Years later in Junior High School, it was announced that children of my academic level were to have music as their mandatory elective.  I asked my mother, "How can it be an elective if it's mandatory?" She insisted that it would be good for me.

In the first day scramble to select an instrument, I grabbed a trombone.  I figured it would be the easiest, and though I was probably right, it was still not easy enough for me.

Over the years I built a system of 'faking it.'  Sitting next to the tuba player, playing quietly if at all, and marking all my music books with the correct positions of the trombone slider, to avoid reading music.

Further into my teenage years, my parents had the bright idea of enrolling me in guitar lessons.  They imagined that I would play for my friends at parties, or even form a band someday.  But my guitar instructor could see what I already knew within a few minutes: I was no Eddie Van Halen.

Finally High School arrived, and I got to choose my own elective.  I chose Art.  No more trombone, no more marking up music books, no more draining spit valves, no more faking it.  Finally I'd get to do something I liked.

Not.

The school registrar informed me that all the Art classes were full - but Music was still accepting.  With the enthusiasm of a deflated balloon, I reported to music class, picked up a trombone, and took my place in the back row.  The teacher arrived, a rather stern little man with a German accent, and told us to turn to page 33 of our music books.

Page 33, like every other page in the book, was unmarked with my shorthand to tell me how to slide the trombone.  The little dots and lines were only a pattern to me, not sound.  With no time to interpret, I would be forced to fake it like never before.

The class began to play - but not me.  I didn't follow the notes on the page, or even blow into my instrument.  My attention was to either side, trying to match the movements of the other trombone players.  Song after song, I tuned my reflexes to match what my classmates were doing - usually a half note behind, until it was over.

It was one of the most stressful hours of my life.  And I lamented that it was going to be a very long year unless I could get ahold of one of the music books to mark up.  As the class filed out of the room, the teacher pulled me aside, "Can I speak to you for a moment?"

Apparently, I had not fooled him.

I was expecting to get a pep talk on how I'd have to apply myself, practice more, and maybe stay after class for one-on-one coaching.  But once everyone had left the room, he closed the door, looked at me, and then he said:

"What are you doing here?

I explained that all the other electives were full, and that since I took music in Junior High School, I thought this was the place to be.
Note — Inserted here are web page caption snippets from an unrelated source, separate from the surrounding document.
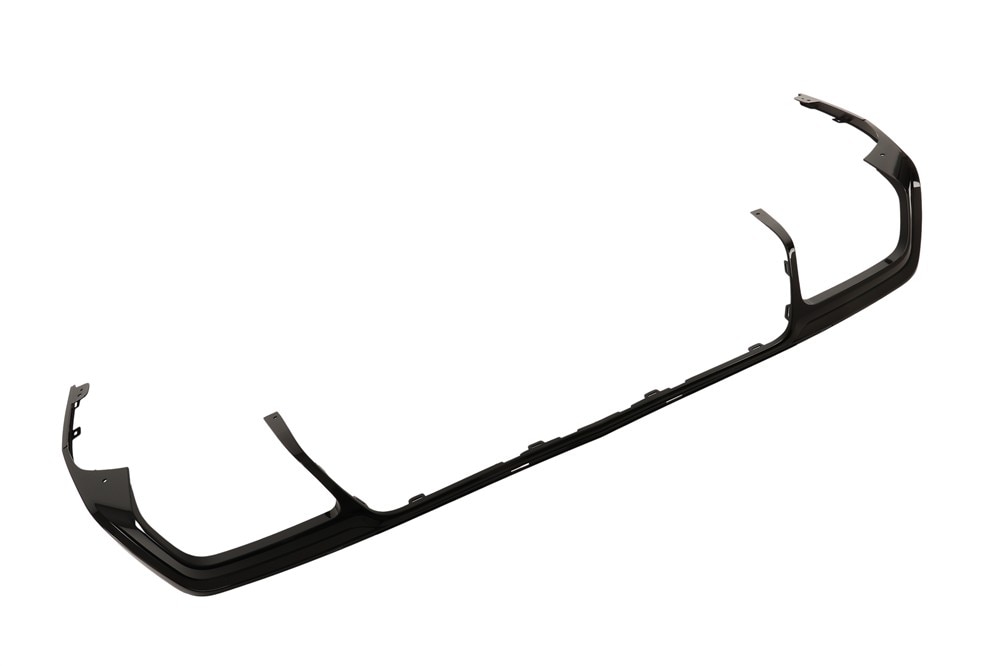 GM Genuine Parts Black Rear Bumper Valance Panel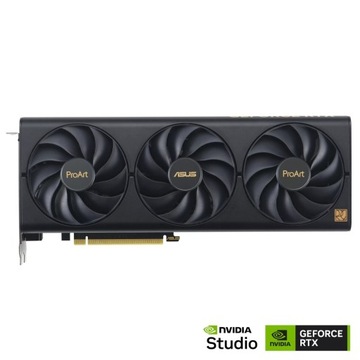 Відеокарта asus geforce rtx 4070 proart oc 12 gb, фото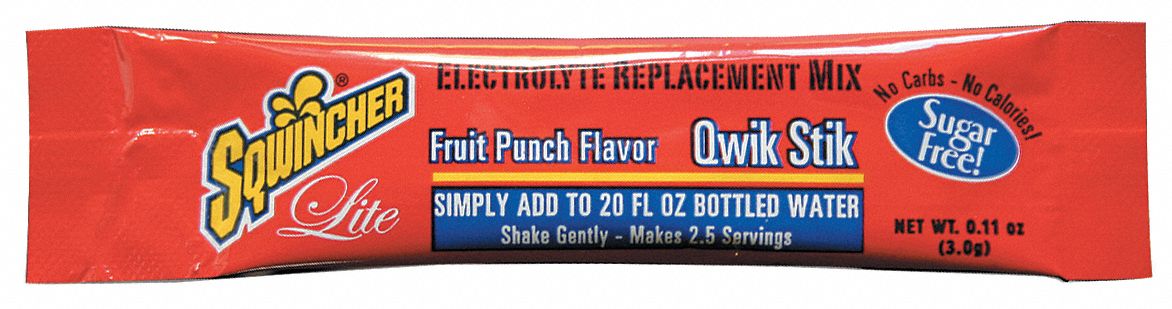 Sports Drink Mix, Fruit Punch,PK500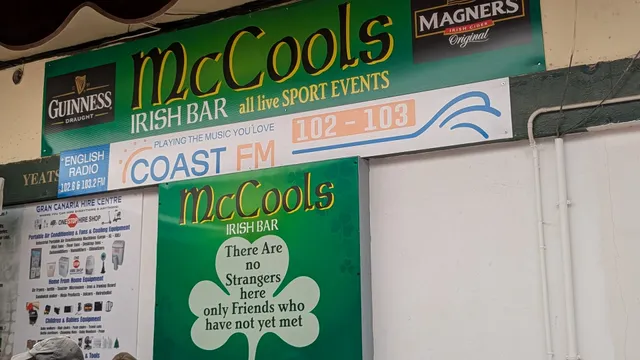Bar Mccools
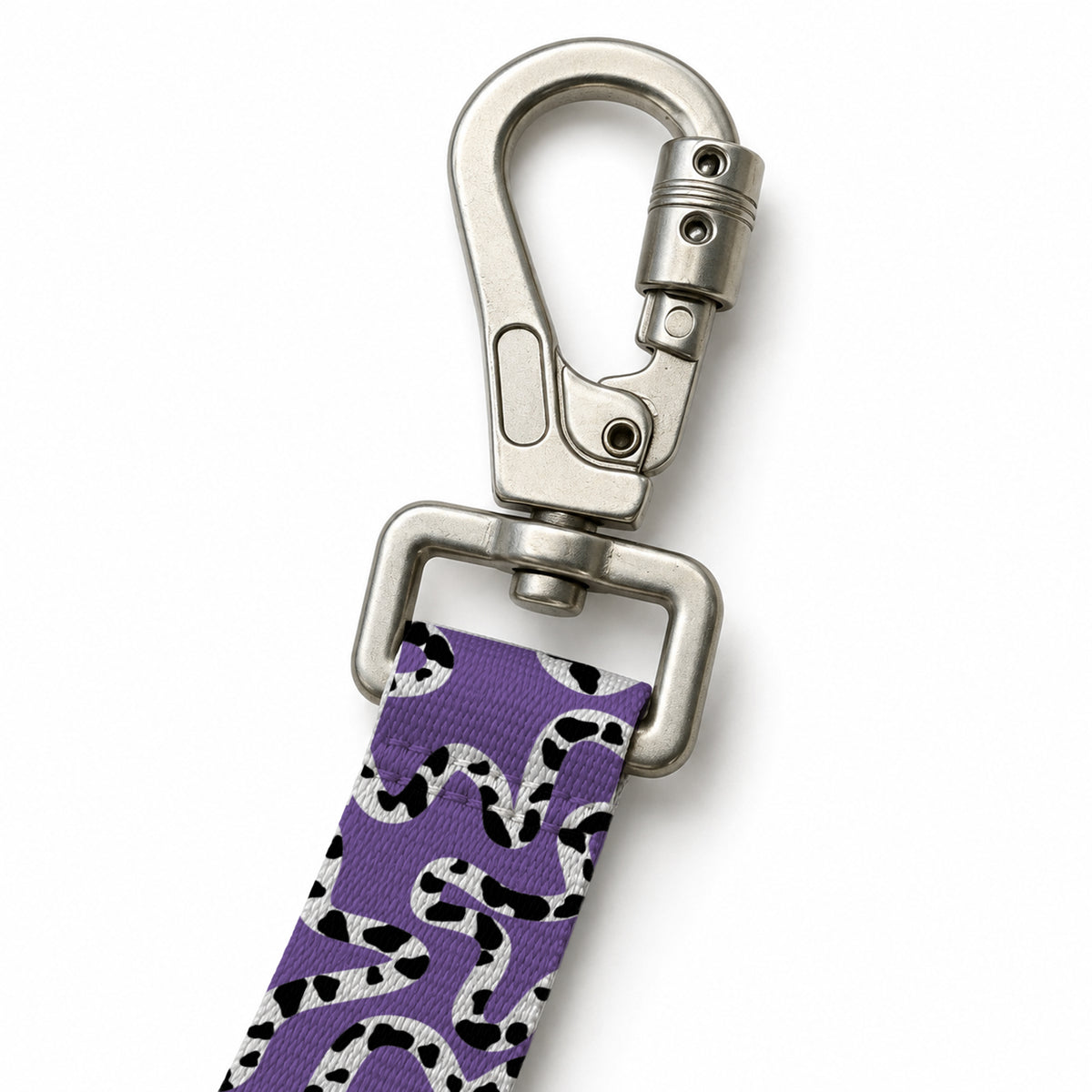 Moo Violet Gezdirme Kayışı – Klips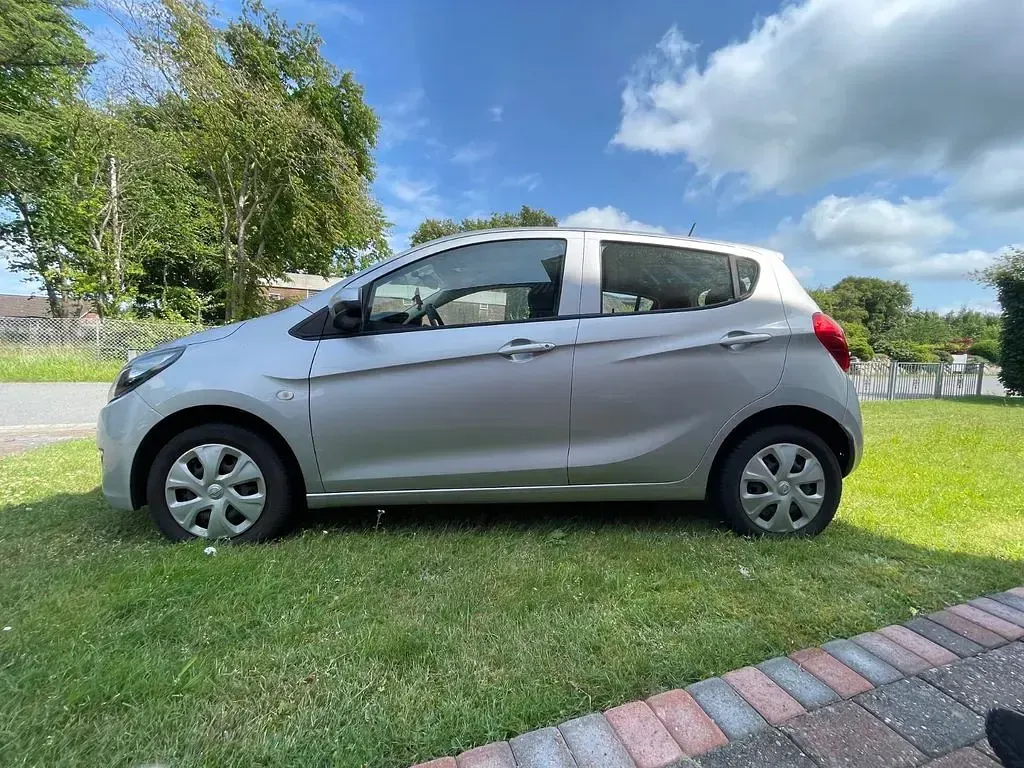 Gebraucht Opel Karl Edition 75 PS (55 kW) 2015 Silber Kleinwagen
He asked, "Is there anything else you like to do?"

"I like to draw."

He took out a little slip of paper, scribbled something on it, and told me to take it to the Art teacher.  I was being kicked out of Music class, and I couldn't be happier. If only the Art teacher would accept the note and make room for me.

I excused myself into the Art class, and gave the teacher the note as instructed.  She looked at it for a few moments, then told me to get an extra chair from the back room.  I was in.

I wondered what the note said, and from my new seat, I could see it on the Art teacher's desk - there was no writing on either side of it.  The Music teacher had given me more than a dose of tough love – he had given me a blank check.

He didn't coddle me, or tolerate me, or even encourage me, instead he taught me what I needed to know - that I should be true to myself, that following orders is not an excuse to do the wrong thing, and that the future is unwritten, until we write it (or draw it as the case may be).

I wouldn't know it until years later, but that blank note has made all the difference in my life.   I never had the opportunity to thank its author. I don't even know his name, but I can't help but think of him every time I see a blank Post-It.